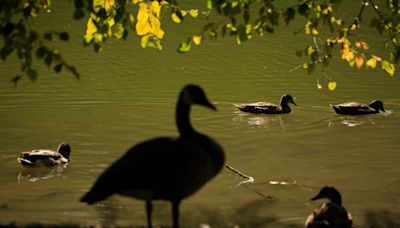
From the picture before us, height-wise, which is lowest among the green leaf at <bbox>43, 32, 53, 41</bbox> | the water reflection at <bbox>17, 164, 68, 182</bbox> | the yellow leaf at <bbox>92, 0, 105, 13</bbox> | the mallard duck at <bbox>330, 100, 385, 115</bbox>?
the water reflection at <bbox>17, 164, 68, 182</bbox>

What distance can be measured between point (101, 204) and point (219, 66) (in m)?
21.0

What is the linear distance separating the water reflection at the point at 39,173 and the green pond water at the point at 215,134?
0.05m

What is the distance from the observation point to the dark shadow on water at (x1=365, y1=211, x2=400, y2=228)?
38.9 ft

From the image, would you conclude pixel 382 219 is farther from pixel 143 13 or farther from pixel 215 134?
pixel 215 134

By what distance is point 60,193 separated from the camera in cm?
1342

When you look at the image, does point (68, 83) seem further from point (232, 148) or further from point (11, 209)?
point (11, 209)

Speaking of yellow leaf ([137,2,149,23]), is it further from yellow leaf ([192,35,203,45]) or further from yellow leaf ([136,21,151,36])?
yellow leaf ([192,35,203,45])

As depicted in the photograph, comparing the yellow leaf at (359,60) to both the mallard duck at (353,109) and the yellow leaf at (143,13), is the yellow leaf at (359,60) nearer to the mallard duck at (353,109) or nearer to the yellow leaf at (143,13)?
the yellow leaf at (143,13)

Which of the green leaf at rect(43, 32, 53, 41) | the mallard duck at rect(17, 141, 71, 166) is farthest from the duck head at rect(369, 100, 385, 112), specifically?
the green leaf at rect(43, 32, 53, 41)

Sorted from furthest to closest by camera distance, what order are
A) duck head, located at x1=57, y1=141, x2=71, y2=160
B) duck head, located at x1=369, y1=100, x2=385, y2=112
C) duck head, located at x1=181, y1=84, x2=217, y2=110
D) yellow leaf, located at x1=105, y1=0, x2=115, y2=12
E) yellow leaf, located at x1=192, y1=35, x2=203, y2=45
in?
duck head, located at x1=369, y1=100, x2=385, y2=112
duck head, located at x1=57, y1=141, x2=71, y2=160
yellow leaf, located at x1=105, y1=0, x2=115, y2=12
yellow leaf, located at x1=192, y1=35, x2=203, y2=45
duck head, located at x1=181, y1=84, x2=217, y2=110

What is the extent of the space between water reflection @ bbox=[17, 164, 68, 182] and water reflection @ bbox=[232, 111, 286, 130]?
704 cm

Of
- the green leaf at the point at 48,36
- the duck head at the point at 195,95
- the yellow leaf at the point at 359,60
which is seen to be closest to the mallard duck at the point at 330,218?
the yellow leaf at the point at 359,60

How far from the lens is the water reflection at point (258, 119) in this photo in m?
20.7

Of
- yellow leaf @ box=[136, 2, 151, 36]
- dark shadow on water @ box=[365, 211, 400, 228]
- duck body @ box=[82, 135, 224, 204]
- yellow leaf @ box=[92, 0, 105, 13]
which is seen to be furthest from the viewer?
dark shadow on water @ box=[365, 211, 400, 228]
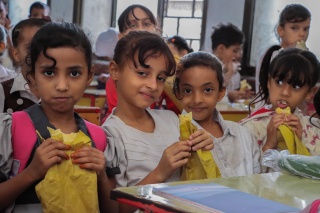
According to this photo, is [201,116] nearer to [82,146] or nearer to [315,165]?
[315,165]

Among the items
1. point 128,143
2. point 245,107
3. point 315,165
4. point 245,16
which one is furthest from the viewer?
point 245,16

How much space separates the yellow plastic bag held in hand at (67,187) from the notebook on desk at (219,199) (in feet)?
1.18

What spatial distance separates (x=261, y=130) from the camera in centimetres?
295

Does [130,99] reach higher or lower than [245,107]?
higher

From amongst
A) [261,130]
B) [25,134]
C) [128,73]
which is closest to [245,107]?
[261,130]

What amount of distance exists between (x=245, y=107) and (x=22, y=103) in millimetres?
2737

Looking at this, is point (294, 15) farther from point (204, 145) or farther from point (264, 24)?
point (264, 24)

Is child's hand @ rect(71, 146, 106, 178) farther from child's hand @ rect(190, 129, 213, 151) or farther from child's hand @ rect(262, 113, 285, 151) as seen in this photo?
child's hand @ rect(262, 113, 285, 151)

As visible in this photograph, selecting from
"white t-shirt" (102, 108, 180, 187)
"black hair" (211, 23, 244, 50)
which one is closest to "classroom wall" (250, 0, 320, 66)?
"black hair" (211, 23, 244, 50)

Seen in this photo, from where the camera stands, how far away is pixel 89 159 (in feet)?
6.29

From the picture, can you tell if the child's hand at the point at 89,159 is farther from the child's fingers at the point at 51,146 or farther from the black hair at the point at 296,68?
the black hair at the point at 296,68

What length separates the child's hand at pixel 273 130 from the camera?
108 inches

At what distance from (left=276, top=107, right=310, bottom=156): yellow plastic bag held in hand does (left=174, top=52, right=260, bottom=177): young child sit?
116mm

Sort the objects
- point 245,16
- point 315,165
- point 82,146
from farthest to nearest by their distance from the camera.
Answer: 1. point 245,16
2. point 315,165
3. point 82,146
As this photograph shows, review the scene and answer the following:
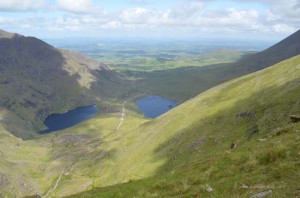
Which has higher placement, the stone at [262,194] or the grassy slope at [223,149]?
the stone at [262,194]

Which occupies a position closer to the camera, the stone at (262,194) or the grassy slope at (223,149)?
the stone at (262,194)

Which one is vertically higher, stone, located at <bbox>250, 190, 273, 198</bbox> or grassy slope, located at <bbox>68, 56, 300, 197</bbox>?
stone, located at <bbox>250, 190, 273, 198</bbox>

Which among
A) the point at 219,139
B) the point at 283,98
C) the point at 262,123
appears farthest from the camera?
the point at 219,139

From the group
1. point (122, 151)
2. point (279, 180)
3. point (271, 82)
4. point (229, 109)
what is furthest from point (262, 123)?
point (122, 151)

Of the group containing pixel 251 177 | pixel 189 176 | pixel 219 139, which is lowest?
pixel 219 139

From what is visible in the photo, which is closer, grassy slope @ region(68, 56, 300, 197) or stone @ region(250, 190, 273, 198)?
stone @ region(250, 190, 273, 198)

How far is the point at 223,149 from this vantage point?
90.0m

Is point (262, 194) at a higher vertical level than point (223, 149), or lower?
higher

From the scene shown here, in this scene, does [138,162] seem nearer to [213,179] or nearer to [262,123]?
[262,123]

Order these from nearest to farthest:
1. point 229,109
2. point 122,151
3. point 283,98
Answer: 1. point 283,98
2. point 229,109
3. point 122,151

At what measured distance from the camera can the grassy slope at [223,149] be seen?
29609 mm

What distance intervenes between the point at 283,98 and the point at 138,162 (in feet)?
216

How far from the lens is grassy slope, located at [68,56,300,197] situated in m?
29.6

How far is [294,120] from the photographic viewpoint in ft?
173
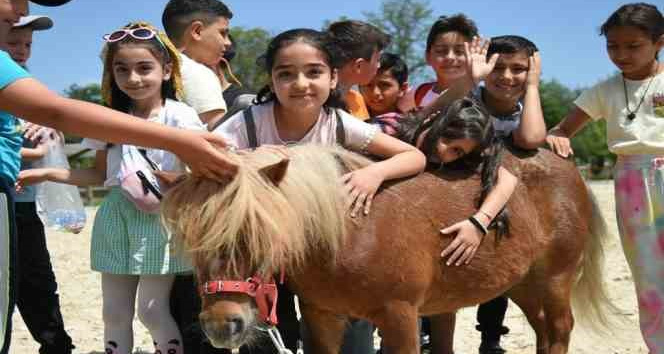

---

**WHAT TO PRODUCE**
Retype every line of the listing above word for word, including all of the answers. Leave out the pictures.

**RESPONSE FOR THIS EXERCISE**
From the picture before us, height-wise, which is lowest among the green leaf at <bbox>43, 32, 53, 41</bbox> | the water reflection at <bbox>17, 164, 68, 182</bbox> | the yellow leaf at <bbox>92, 0, 105, 13</bbox> | the mallard duck at <bbox>330, 100, 385, 115</bbox>?
the water reflection at <bbox>17, 164, 68, 182</bbox>

What distance can be measured between point (101, 204) and point (219, 66) (in m)?
21.0

What is the linear distance separating the water reflection at the point at 39,173 and the green pond water at the point at 215,134?
0.05m

What is the distance from the observation point to the dark shadow on water at (x1=365, y1=211, x2=400, y2=228)?
38.9 ft

From the image, would you conclude pixel 382 219 is farther from pixel 143 13 or farther from pixel 215 134?
pixel 215 134

By what distance is point 60,193 separated from the camera in cm?
1342

When you look at the image, does point (68, 83) seem further from point (232, 148) or further from point (11, 209)?
point (11, 209)

Speaking of yellow leaf ([137,2,149,23]), is it further from yellow leaf ([192,35,203,45]) or further from yellow leaf ([136,21,151,36])?
yellow leaf ([192,35,203,45])

As depicted in the photograph, comparing the yellow leaf at (359,60) to both the mallard duck at (353,109) and the yellow leaf at (143,13), is the yellow leaf at (359,60) nearer to the mallard duck at (353,109) or nearer to the yellow leaf at (143,13)?
the yellow leaf at (143,13)

Which of the green leaf at rect(43, 32, 53, 41) | the mallard duck at rect(17, 141, 71, 166) is farthest from the duck head at rect(369, 100, 385, 112), specifically?
the green leaf at rect(43, 32, 53, 41)

Sorted from furthest to closest by camera distance, what order are
A) duck head, located at x1=57, y1=141, x2=71, y2=160
B) duck head, located at x1=369, y1=100, x2=385, y2=112
C) duck head, located at x1=181, y1=84, x2=217, y2=110
D) yellow leaf, located at x1=105, y1=0, x2=115, y2=12
E) yellow leaf, located at x1=192, y1=35, x2=203, y2=45
in?
duck head, located at x1=369, y1=100, x2=385, y2=112
duck head, located at x1=57, y1=141, x2=71, y2=160
yellow leaf, located at x1=105, y1=0, x2=115, y2=12
yellow leaf, located at x1=192, y1=35, x2=203, y2=45
duck head, located at x1=181, y1=84, x2=217, y2=110

What is the extent of the space between water reflection @ bbox=[17, 164, 68, 182] and water reflection @ bbox=[232, 111, 286, 130]?
704 cm

Of
- the green leaf at the point at 48,36
- the duck head at the point at 195,95
- the yellow leaf at the point at 359,60
which is seen to be closest to the mallard duck at the point at 330,218?
the yellow leaf at the point at 359,60

How far from the lens is the water reflection at point (258, 119) in this photo in m?
20.7

Of
- yellow leaf @ box=[136, 2, 151, 36]
- dark shadow on water @ box=[365, 211, 400, 228]
- duck body @ box=[82, 135, 224, 204]
- yellow leaf @ box=[92, 0, 105, 13]
which is seen to be furthest from the viewer?
dark shadow on water @ box=[365, 211, 400, 228]
According to this photo, is [201,116] nearer to [82,146] or nearer to [315,165]?
[315,165]

Among the items
1. point 128,143
2. point 245,107
3. point 315,165
4. point 245,16
which one is furthest from the viewer?
point 245,16

How much space separates the yellow plastic bag held in hand at (67,187) from the notebook on desk at (219,199) (in feet)?
1.18

What spatial distance separates (x=261, y=130) from the camera in centimetres?
295

Does [130,99] reach higher or lower than [245,107]?
higher

From amongst
A) [261,130]
B) [25,134]
C) [128,73]
which is closest to [245,107]?
[261,130]

What amount of distance exists between (x=245, y=107) and (x=22, y=103) in millimetres?
2737

Looking at this, is point (294, 15) farther from point (204, 145) or farther from point (264, 24)?
point (264, 24)

Is child's hand @ rect(71, 146, 106, 178) farther from child's hand @ rect(190, 129, 213, 151) or farther from child's hand @ rect(262, 113, 285, 151) as seen in this photo?
child's hand @ rect(262, 113, 285, 151)

As visible in this photograph, selecting from
"white t-shirt" (102, 108, 180, 187)
"black hair" (211, 23, 244, 50)
which one is closest to "classroom wall" (250, 0, 320, 66)?
"black hair" (211, 23, 244, 50)

Seen in this photo, from where the camera stands, how far away is pixel 89 159 (in feet)?
6.29

From the picture, can you tell if the child's hand at the point at 89,159 is farther from the child's fingers at the point at 51,146 or farther from the black hair at the point at 296,68?
the black hair at the point at 296,68

What length separates the child's hand at pixel 273 130 from the camera?
108 inches

At what distance from (left=276, top=107, right=310, bottom=156): yellow plastic bag held in hand does (left=174, top=52, right=260, bottom=177): young child sit?
116mm

Sort the objects
- point 245,16
- point 315,165
- point 82,146
from farthest to nearest by their distance from the camera.
Answer: 1. point 245,16
2. point 315,165
3. point 82,146
As this photograph shows, review the scene and answer the following:
Which has higher placement, the stone at [262,194] or the grassy slope at [223,149]?
the stone at [262,194]

Which occupies a position closer to the camera, the stone at (262,194) or the grassy slope at (223,149)?
the stone at (262,194)

Which one is vertically higher, stone, located at <bbox>250, 190, 273, 198</bbox> or grassy slope, located at <bbox>68, 56, 300, 197</bbox>?
stone, located at <bbox>250, 190, 273, 198</bbox>

Which among
A) the point at 219,139
B) the point at 283,98
C) the point at 262,123
appears farthest from the camera?
the point at 219,139

From the group
1. point (122, 151)
2. point (279, 180)
3. point (271, 82)
4. point (229, 109)
what is furthest from point (262, 123)?
point (122, 151)

Of the group containing pixel 251 177 | pixel 189 176 | pixel 219 139, which is lowest?
pixel 219 139

From what is visible in the photo, which is closer, grassy slope @ region(68, 56, 300, 197) or stone @ region(250, 190, 273, 198)?
stone @ region(250, 190, 273, 198)

How far is the point at 223,149 from this vantage point?
90.0m

Is point (262, 194) at a higher vertical level than point (223, 149), or lower?
higher

From the scene shown here, in this scene, does [138,162] seem nearer to [213,179] or nearer to [262,123]?
[262,123]

Order these from nearest to farthest:
1. point 229,109
2. point 122,151
3. point 283,98
Answer: 1. point 283,98
2. point 229,109
3. point 122,151

At what measured distance from the camera can the grassy slope at [223,149] be seen?
29609 mm

What distance intervenes between the point at 283,98 and the point at 138,162 (in feet)?
216

How far from the lens is grassy slope, located at [68,56,300,197] situated in m?
29.6

How far is [294,120] from the photographic viewpoint in ft?
173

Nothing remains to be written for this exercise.